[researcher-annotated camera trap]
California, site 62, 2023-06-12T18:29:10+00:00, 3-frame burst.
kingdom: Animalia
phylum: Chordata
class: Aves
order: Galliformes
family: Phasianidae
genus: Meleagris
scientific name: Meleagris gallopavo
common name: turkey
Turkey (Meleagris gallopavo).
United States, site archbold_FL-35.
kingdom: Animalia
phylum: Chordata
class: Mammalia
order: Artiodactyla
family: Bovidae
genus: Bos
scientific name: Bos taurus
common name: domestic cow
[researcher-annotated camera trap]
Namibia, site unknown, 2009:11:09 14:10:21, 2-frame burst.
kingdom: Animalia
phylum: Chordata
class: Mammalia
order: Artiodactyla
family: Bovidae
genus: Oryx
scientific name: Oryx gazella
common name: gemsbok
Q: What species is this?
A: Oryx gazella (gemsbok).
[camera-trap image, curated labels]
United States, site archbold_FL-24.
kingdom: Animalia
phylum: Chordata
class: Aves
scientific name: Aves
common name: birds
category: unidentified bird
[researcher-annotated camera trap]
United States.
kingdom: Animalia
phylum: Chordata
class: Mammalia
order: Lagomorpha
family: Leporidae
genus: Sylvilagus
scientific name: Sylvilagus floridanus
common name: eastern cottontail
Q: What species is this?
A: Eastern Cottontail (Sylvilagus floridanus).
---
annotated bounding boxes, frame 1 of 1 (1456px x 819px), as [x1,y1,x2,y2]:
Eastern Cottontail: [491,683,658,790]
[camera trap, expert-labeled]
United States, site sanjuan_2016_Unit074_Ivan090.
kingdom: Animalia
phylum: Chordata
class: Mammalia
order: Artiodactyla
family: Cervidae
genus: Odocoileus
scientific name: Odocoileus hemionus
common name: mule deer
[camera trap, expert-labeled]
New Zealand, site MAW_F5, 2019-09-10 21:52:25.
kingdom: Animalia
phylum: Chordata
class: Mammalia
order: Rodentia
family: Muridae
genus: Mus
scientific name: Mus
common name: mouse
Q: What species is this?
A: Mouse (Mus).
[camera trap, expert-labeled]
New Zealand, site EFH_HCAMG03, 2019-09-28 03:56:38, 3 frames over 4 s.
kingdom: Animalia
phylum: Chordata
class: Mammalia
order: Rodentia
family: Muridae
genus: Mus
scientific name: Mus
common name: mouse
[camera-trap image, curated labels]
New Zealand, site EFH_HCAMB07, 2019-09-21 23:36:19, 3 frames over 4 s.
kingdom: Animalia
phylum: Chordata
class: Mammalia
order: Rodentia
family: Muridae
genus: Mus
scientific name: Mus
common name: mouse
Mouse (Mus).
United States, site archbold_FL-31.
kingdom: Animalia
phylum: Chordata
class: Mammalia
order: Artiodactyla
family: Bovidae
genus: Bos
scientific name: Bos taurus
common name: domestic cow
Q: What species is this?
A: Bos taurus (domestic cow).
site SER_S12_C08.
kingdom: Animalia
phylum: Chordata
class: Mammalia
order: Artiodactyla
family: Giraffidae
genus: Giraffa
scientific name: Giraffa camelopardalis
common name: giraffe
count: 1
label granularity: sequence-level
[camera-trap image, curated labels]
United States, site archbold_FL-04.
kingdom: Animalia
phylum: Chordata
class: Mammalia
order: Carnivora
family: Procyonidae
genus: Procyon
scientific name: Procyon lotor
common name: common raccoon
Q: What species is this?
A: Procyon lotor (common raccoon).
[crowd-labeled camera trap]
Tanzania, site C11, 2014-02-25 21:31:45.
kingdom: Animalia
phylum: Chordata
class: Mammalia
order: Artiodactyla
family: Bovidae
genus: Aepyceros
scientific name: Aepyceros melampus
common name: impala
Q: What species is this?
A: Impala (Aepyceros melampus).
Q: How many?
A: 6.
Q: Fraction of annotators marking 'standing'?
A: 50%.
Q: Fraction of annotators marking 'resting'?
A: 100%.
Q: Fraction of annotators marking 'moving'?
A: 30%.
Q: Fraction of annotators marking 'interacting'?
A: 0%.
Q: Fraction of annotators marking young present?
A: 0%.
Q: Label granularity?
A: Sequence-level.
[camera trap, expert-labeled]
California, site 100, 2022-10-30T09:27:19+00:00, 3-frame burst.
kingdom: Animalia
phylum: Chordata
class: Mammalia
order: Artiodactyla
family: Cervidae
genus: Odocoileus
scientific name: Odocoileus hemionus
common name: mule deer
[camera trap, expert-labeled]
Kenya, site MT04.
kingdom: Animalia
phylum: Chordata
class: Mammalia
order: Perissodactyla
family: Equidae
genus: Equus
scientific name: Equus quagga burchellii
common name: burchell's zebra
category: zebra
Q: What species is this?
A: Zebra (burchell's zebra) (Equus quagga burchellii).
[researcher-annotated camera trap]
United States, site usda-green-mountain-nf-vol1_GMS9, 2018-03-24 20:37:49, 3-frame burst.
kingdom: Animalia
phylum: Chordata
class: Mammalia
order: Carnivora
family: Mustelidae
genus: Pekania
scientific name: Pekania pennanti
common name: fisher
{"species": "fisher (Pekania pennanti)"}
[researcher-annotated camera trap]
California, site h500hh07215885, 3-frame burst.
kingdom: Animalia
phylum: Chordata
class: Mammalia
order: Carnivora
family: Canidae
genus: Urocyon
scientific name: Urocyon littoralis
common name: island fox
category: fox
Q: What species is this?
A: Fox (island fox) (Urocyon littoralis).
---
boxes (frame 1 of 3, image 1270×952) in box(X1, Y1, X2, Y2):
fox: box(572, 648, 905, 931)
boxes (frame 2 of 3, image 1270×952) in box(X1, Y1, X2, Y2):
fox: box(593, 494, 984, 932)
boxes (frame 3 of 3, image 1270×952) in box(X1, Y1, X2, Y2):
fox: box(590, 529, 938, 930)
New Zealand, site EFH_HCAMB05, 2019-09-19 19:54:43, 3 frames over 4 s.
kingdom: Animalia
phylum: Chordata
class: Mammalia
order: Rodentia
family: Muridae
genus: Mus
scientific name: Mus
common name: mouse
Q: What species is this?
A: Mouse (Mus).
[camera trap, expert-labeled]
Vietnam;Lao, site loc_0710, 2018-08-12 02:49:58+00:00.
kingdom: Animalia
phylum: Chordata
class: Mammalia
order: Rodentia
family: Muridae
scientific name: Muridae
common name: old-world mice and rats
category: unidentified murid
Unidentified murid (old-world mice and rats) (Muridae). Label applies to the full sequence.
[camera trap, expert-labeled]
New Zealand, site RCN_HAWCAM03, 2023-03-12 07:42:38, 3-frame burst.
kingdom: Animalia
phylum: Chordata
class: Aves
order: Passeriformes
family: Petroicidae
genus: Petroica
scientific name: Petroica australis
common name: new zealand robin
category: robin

## Assignment
The answer is every entry, copied word for word.

## Response area
[researcher-annotated camera trap]
California, site 62, 2023-06-12T18:29:10+00:00, 3-frame burst.
kingdom: Animalia
phylum: Chordata
class: Aves
order: Galliformes
family: Phasianidae
genus: Meleagris
scientific name: Meleagris gallopavo
common name: turkey
Turkey (Meleagris gallopavo).
United States, site archbold_FL-35.
kingdom: Animalia
phylum: Chordata
class: Mammalia
order: Artiodactyla
family: Bovidae
genus: Bos
scientific name: Bos taurus
common name: domestic cow
[researcher-annotated camera trap]
Namibia, site unknown, 2009:11:09 14:10:21, 2-frame burst.
kingdom: Animalia
phylum: Chordata
class: Mammalia
order: Artiodactyla
family: Bovidae
genus: Oryx
scientific name: Oryx gazella
common name: gemsbok
Q: What species is this?
A: Oryx gazella (gemsbok).
[camera-trap image, curated labels]
United States, site archbold_FL-24.
kingdom: Animalia
phylum: Chordata
class: Aves
scientific name: Aves
common name: birds
category: unidentified bird
[researcher-annotated camera trap]
United States.
kingdom: Animalia
phylum: Chordata
class: Mammalia
order: Lagomorpha
family: Leporidae
genus: Sylvilagus
scientific name: Sylvilagus floridanus
common name: eastern cottontail
Q: What species is this?
A: Eastern Cottontail (Sylvilagus floridanus).
---
annotated bounding boxes, frame 1 of 1 (1456px x 819px), as [x1,y1,x2,y2]:
Eastern Cottontail: [491,683,658,790]
[camera trap, expert-labeled]
United States, site sanjuan_2016_Unit074_Ivan090.
kingdom: Animalia
phylum: Chordata
class: Mammalia
order: Artiodactyla
family: Cervidae
genus: Odocoileus
scientific name: Odocoileus hemionus
common name: mule deer
[camera trap, expert-labeled]
New Zealand, site MAW_F5, 2019-09-10 21:52:25.
kingdom: Animalia
phylum: Chordata
class: Mammalia
order: Rodentia
family: Muridae
genus: Mus
scientific name: Mus
common name: mouse
Q: What species is this?
A: Mouse (Mus).
[camera trap, expert-labeled]
New Zealand, site EFH_HCAMG03, 2019-09-28 03:56:38, 3 frames over 4 s.
kingdom: Animalia
phylum: Chordata
class: Mammalia
order: Rodentia
family: Muridae
genus: Mus
scientific name: Mus
common name: mouse
[camera-trap image, curated labels]
New Zealand, site EFH_HCAMB07, 2019-09-21 23:36:19, 3 frames over 4 s.
kingdom: Animalia
phylum: Chordata
class: Mammalia
order: Rodentia
family: Muridae
genus: Mus
scientific name: Mus
common name: mouse
Mouse (Mus).
United States, site archbold_FL-31.
kingdom: Animalia
phylum: Chordata
class: Mammalia
order: Artiodactyla
family: Bovidae
genus: Bos
scientific name: Bos taurus
common name: domestic cow
Q: What species is this?
A: Bos taurus (domestic cow).
site SER_S12_C08.
kingdom: Animalia
phylum: Chordata
class: Mammalia
order: Artiodactyla
family: Giraffidae
genus: Giraffa
scientific name: Giraffa camelopardalis
common name: giraffe
count: 1
label granularity: sequence-level
[camera-trap image, curated labels]
United States, site archbold_FL-04.
kingdom: Animalia
phylum: Chordata
class: Mammalia
order: Carnivora
family: Procyonidae
genus: Procyon
scientific name: Procyon lotor
common name: common raccoon
Q: What species is this?
A: Procyon lotor (common raccoon).
[crowd-labeled camera trap]
Tanzania, site C11, 2014-02-25 21:31:45.
kingdom: Animalia
phylum: Chordata
class: Mammalia
order: Artiodactyla
family: Bovidae
genus: Aepyceros
scientific name: Aepyceros melampus
common name: impala
Q: What species is this?
A: Impala (Aepyceros melampus).
Q: How many?
A: 6.
Q: Fraction of annotators marking 'standing'?
A: 50%.
Q: Fraction of annotators marking 'resting'?
A: 100%.
Q: Fraction of annotators marking 'moving'?
A: 30%.
Q: Fraction of annotators marking 'interacting'?
A: 0%.
Q: Fraction of annotators marking young present?
A: 0%.
Q: Label granularity?
A: Sequence-level.
[camera trap, expert-labeled]
California, site 100, 2022-10-30T09:27:19+00:00, 3-frame burst.
kingdom: Animalia
phylum: Chordata
class: Mammalia
order: Artiodactyla
family: Cervidae
genus: Odocoileus
scientific name: Odocoileus hemionus
common name: mule deer
[camera trap, expert-labeled]
Kenya, site MT04.
kingdom: Animalia
phylum: Chordata
class: Mammalia
order: Perissodactyla
family: Equidae
genus: Equus
scientific name: Equus quagga burchellii
common name: burchell's zebra
category: zebra
Q: What species is this?
A: Zebra (burchell's zebra) (Equus quagga burchellii).
[researcher-annotated camera trap]
United States, site usda-green-mountain-nf-vol1_GMS9, 2018-03-24 20:37:49, 3-frame burst.
kingdom: Animalia
phylum: Chordata
class: Mammalia
order: Carnivora
family: Mustelidae
genus: Pekania
scientific name: Pekania pennanti
common name: fisher
{"species": "fisher (Pekania pennanti)"}
[researcher-annotated camera trap]
California, site h500hh07215885, 3-frame burst.
kingdom: Animalia
phylum: Chordata
class: Mammalia
order: Carnivora
family: Canidae
genus: Urocyon
scientific name: Urocyon littoralis
common name: island fox
category: fox
Q: What species is this?
A: Fox (island fox) (Urocyon littoralis).
---
boxes (frame 1 of 3, image 1270×952) in box(X1, Y1, X2, Y2):
fox: box(572, 648, 905, 931)
boxes (frame 2 of 3, image 1270×952) in box(X1, Y1, X2, Y2):
fox: box(593, 494, 984, 932)
boxes (frame 3 of 3, image 1270×952) in box(X1, Y1, X2, Y2):
fox: box(590, 529, 938, 930)
New Zealand, site EFH_HCAMB05, 2019-09-19 19:54:43, 3 frames over 4 s.
kingdom: Animalia
phylum: Chordata
class: Mammalia
order: Rodentia
family: Muridae
genus: Mus
scientific name: Mus
common name: mouse
Q: What species is this?
A: Mouse (Mus).
[camera trap, expert-labeled]
Vietnam;Lao, site loc_0710, 2018-08-12 02:49:58+00:00.
kingdom: Animalia
phylum: Chordata
class: Mammalia
order: Rodentia
family: Muridae
scientific name: Muridae
common name: old-world mice and rats
category: unidentified murid
Unidentified murid (old-world mice and rats) (Muridae). Label applies to the full sequence.
[camera trap, expert-labeled]
New Zealand, site RCN_HAWCAM03, 2023-03-12 07:42:38, 3-frame burst.
kingdom: Animalia
phylum: Chordata
class: Aves
order: Passeriformes
family: Petroicidae
genus: Petroica
scientific name: Petroica australis
common name: new zealand robin
category: robin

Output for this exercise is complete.